• [Aim of the exercise]: Reproduce the researcher profile on kitchen design for aging in place word for word, leaving nothing out and adding nothing.

• [Source extract]:
#####
Research Approach: Exploring the impact of spatial arrangements and smart technology in kitchens on the cognitive load and function of people looking to age in place.
Monique Chabot has been an occupational therapist for over a decade with a clinical career focused on geriatric home-based care. She specializes in home modifications for aging in place and works clinically for several non-profit housing organizations on grant funded work to provide home assessments and home modifications for older adults in the Philadelphia region. Her full-time position is as an Associate Professor of Occupational Therapy at Widener University where she shares her love of older adults, neuroanatomy, cognition, assistive technology design, smart technology, biophilia, and the built environment with her students.
In addition to the built environment, Monique enjoys exploring skills with the Maker's Movement and learning to 3D print to design her own assistive devices. She won the Audience Choice Award from the American Occupational Therapy Association Inventors Showcase with an electronic telescoping reacher designed during her PhD elective Industrial Design studio in 2022. She is also a 2023-2024 TOM University Fellow, a leadership program looking at the intersection of design, technology, and human needs. Part of her professional mission is to merge the best of the built environment, design, and occupational therapy when approaching different challenges in peoples' lives in order to provide the more comprehensive and holistic solutions to help people live long, healthy, independent lives in the home of their choice.
Monique's PhD research is influenced by her clinical career, focusing on kitchen design for older adults looking to age in place. It is geared towards people undergoing natural physiological age-related changes and understanding the environmental influences that contribute to cognitive load in the kitchen. The goal is to propose new kitchen typologies after an exploration of spatial arrangements, smart technology use, and sources of cognitive load on the next generation of people to enter older adulthood.
#####
• [Dataset content]:
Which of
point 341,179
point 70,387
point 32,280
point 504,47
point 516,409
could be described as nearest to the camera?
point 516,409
#####
• [Your solution]:
Research Approach: Exploring the impact of spatial arrangements and smart technology in kitchens on the cognitive load and function of people looking to age in place.
Monique Chabot has been an occupational therapist for over a decade with a clinical career focused on geriatric home-based care. She specializes in home modifications for aging in place and works clinically for several non-profit housing organizations on grant funded work to provide home assessments and home modifications for older adults in the Philadelphia region. Her full-time position is as an Associate Professor of Occupational Therapy at Widener University where she shares her love of older adults, neuroanatomy, cognition, assistive technology design, smart technology, biophilia, and the built environment with her students.
In addition to the built environment, Monique enjoys exploring skills with the Maker's Movement and learning to 3D print to design her own assistive devices. She won the Audience Choice Award from the American Occupational Therapy Association Inventors Showcase with an electronic telescoping reacher designed during her PhD elective Industrial Design studio in 2022. She is also a 2023-2024 TOM University Fellow, a leadership program looking at the intersection of design, technology, and human needs. Part of her professional mission is to merge the best of the built environment, design, and occupational therapy when approaching different challenges in peoples' lives in order to provide the more comprehensive and holistic solutions to help people live long, healthy, independent lives in the home of their choice.
Monique's PhD research is influenced by her clinical career, focusing on kitchen design for older adults looking to age in place. It is geared towards people undergoing natural physiological age-related changes and understanding the environmental influences that contribute to cognitive load in the kitchen. The goal is to propose new kitchen typologies after an exploration of spatial arrangements, smart technology use, and sources of cognitive load on the next generation of people to enter older adulthood.